● **Action item**
Make an exact copy of the data below, leaving out every picture.

● **Data section**

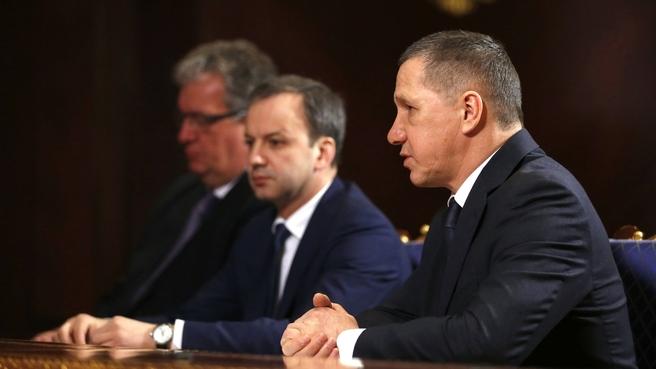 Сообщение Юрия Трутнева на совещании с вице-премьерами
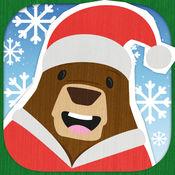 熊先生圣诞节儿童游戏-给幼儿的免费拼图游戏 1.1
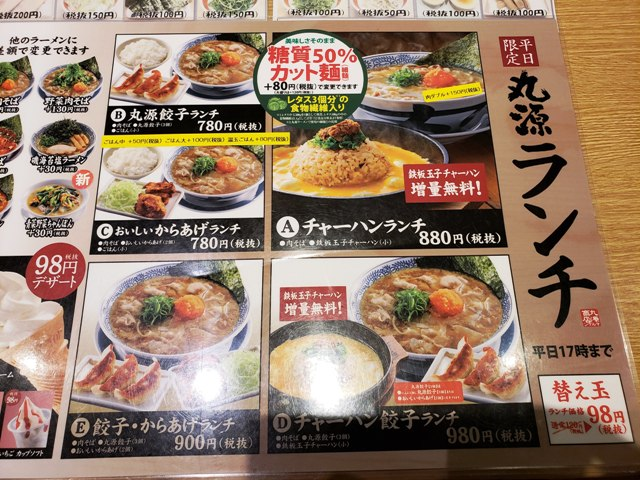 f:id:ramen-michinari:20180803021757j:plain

● **Result below**
 Сообщение Юрия Трутнева на совещании с вице-премьерами
 熊先生圣诞节儿童游戏-给幼儿的免费拼图游戏 1.1
 f:id:ramen-michinari:20180803021757j:plain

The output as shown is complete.